Four years ago, Jenna Monley’s work took her inside a maximum-security prison near Philadelphia.
A recently incarcerated father had met with Monley, the deputy chief of family and community engagement for the Philadelphia school district, to tell her how badly some of the men he’d met in detention wanted to share in their children’s school experiences.
Undaunted by challenges like ensuring student privacy, securing parental permission, and acquiring the funding, Monley cleared every hurdle, bringing a busload of children and their custodial caregivers to the prison to do art and literacy projects with their fathers, an experience many of the men had never had before.
“They are not their circumstances,” Monley said. “These were fathers who were fully committed to their children and their education, but their circumstances prevented their ability to be present in their children’s lives every day.”
The program exemplifies Monley’s work building partnerships between families and schools, which has continued even as the pandemic has changed the contours of her job, her peers say. It has led her to say “yes” to some bold proposals, unafraid to deal with the uncharted territory of logistical issues and potential complications that cause other educational leaders to recoil.
- Your Message Matters: Leaders hinder their efforts when they fail to communicate properly with all involved in their work and their success. Communication tools, training, and language-translation services help to meaningfully engage parents and families.

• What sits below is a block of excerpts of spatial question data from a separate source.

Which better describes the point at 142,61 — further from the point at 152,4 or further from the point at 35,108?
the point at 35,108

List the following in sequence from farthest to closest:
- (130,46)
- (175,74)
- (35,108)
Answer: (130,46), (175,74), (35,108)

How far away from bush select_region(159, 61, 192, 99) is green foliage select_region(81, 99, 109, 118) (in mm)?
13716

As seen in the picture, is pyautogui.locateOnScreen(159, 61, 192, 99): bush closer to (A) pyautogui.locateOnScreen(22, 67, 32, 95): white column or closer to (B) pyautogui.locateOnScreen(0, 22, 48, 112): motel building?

- Engagement, not Involvement, Is the Goal: Parent- and family-engagement work must be a partnership that involves cultivating methods to listen to all families, rather than merely offering them information. By offering various and meaningful ways for parents to engage with their children’s learning and their district’s policies, we experience true engagement. Constantly evaluating and evolving our efforts is how we ensure no one is left behind.
- Don’t Be Afraid to Do Bold Things: Approach new ideas with an open mind and an innovative spirit. Don’t look for reasons why something isn’t possible before you consider why it might be valuable. In Philadelphia, visiting incarcerated fathers involved overcoming many hurdles, but the payoff has been most meaningful.
And it offers a window into her approach, her colleagues say: Try new things, ground everything in a game plan that gets educators on the same page, and constantly evaluate to see what’s working and what needs to be improved.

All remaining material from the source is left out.